** Start of Page excerpt **

The value field of a symbol normally contains a Lisp object. However, a symbol can be unbound, meaning that it logically has no value. This is internally indicated by storing a special Lisp object, called the unbound marker and stored in the global variable Qunbound. The unbound marker is of a special Lisp object type called symbol-value-magic. It is impossible for the Lisp programmer to directly create or access any object of this type.

You must not let any “symbol-value-magic” object escape to the Lisp level. Printing any of these objects will cause the message ‘INTERNAL EMACS BUG’ to appear as part of the print representation. (You may see this normally when you call debug_print() from the debugger on a Lisp object.) If you let one of these objects escape to the Lisp level, you will violate a number of assumptions contained in the C code and make the unbound marker not function right.

When a symbol is created, its value field (and function field) are set to Qunbound. The Lisp programmer can restore these conditions later using makunbound or fmakunbound, and can query to see whether the value of function fields are bound (i.e. have a value other than Qunbound) using boundp and fboundp. The fields are set to a normal Lisp object using set (or setq) and fset.

Other symbol-value-magic objects are used as special markers to indicate variables that have non-normal properties. This includes any variables that are tied into C variables (setting the variable magically sets some global variable in the C code, and likewise for retrieving the variable’s value), variables that magically tie into slots in the current buffer, variables that are buffer-local, etc. The symbol-value-magic object is stored in the value cell in place of a normal object, and the code to retrieve a symbol’s value (i.e. symbol-value) knows how to do special things with them. This means that you should not just fetch the value cell directly if you want a symbol’s value.

The exact workings of this are rather complex and involved and are well-documented in comments in buffer.c, symbols.c, and lisp.h.

** End of Page excerpt **
** Start of Records supplied **

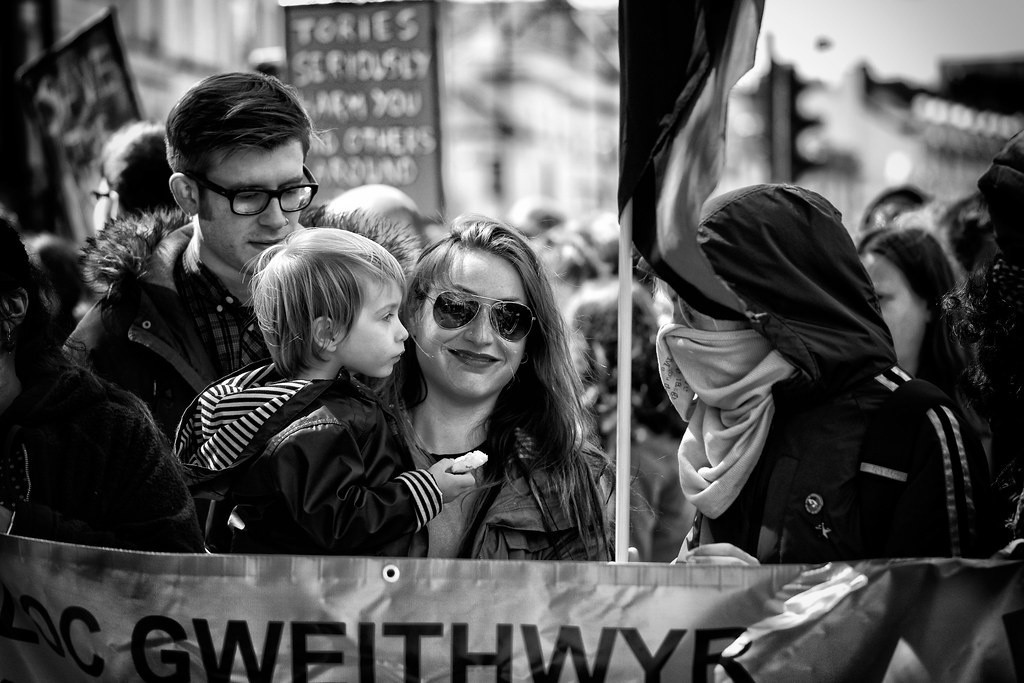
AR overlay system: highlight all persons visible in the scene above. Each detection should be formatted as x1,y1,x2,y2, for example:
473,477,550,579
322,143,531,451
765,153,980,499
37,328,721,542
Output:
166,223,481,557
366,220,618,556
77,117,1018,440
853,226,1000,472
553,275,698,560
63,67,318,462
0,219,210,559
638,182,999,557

** End of Records supplied **
** Start of Records supplied **

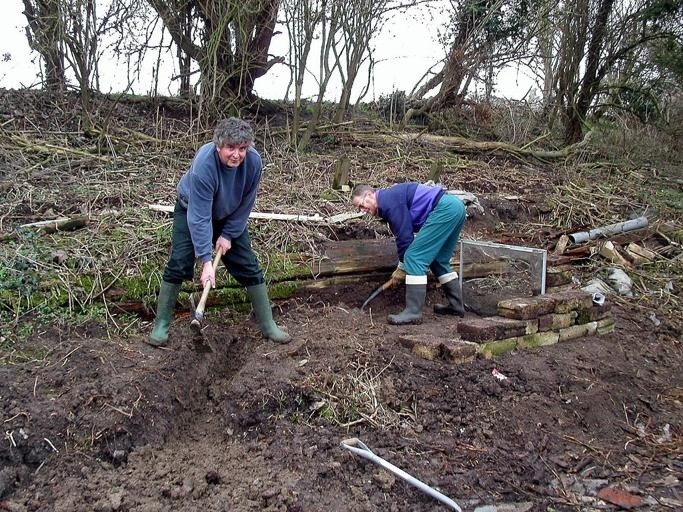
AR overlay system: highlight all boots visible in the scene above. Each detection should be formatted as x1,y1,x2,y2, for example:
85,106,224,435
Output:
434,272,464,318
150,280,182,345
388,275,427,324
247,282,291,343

** End of Records supplied **
** Start of Records supplied **

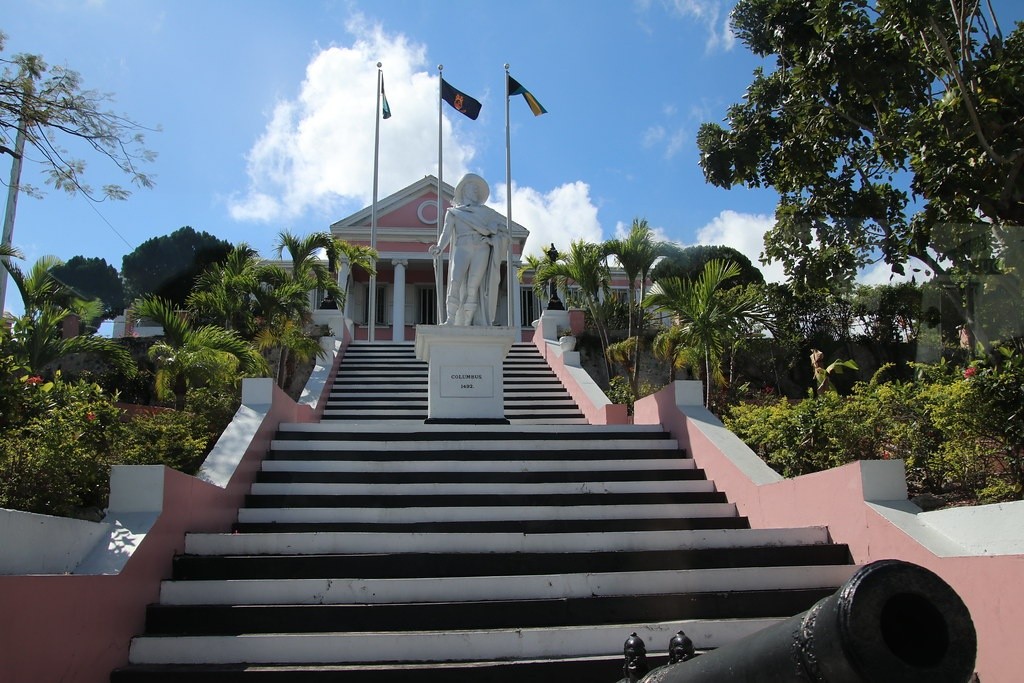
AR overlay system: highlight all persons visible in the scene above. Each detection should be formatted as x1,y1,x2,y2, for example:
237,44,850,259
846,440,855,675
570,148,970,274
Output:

** End of Records supplied **

* What the task requires: Update the stretch of the symbol value passage that opens with the words containing "The value field" and closes with "not function right.", putting "unbound sentinel" wherever "unbound marker" appears. Rely only on the symbol value passage and leave the records aside.

* Solution to the problem:
The value field of a symbol normally contains a Lisp object. However, a symbol can be unbound, meaning that it logically has no value. This is internally indicated by storing a special Lisp object, called the unbound sentinel and stored in the global variable Qunbound. The unbound sentinel is of a special Lisp object type called symbol-value-magic. It is impossible for the Lisp programmer to directly create or access any object of this type.

You must not let any “symbol-value-magic” object escape to the Lisp level. Printing any of these objects will cause the message ‘INTERNAL EMACS BUG’ to appear as part of the print representation. (You may see this normally when you call debug_print() from the debugger on a Lisp object.) If you let one of these objects escape to the Lisp level, you will violate a number of assumptions contained in the C code and make the unbound sentinel not function right.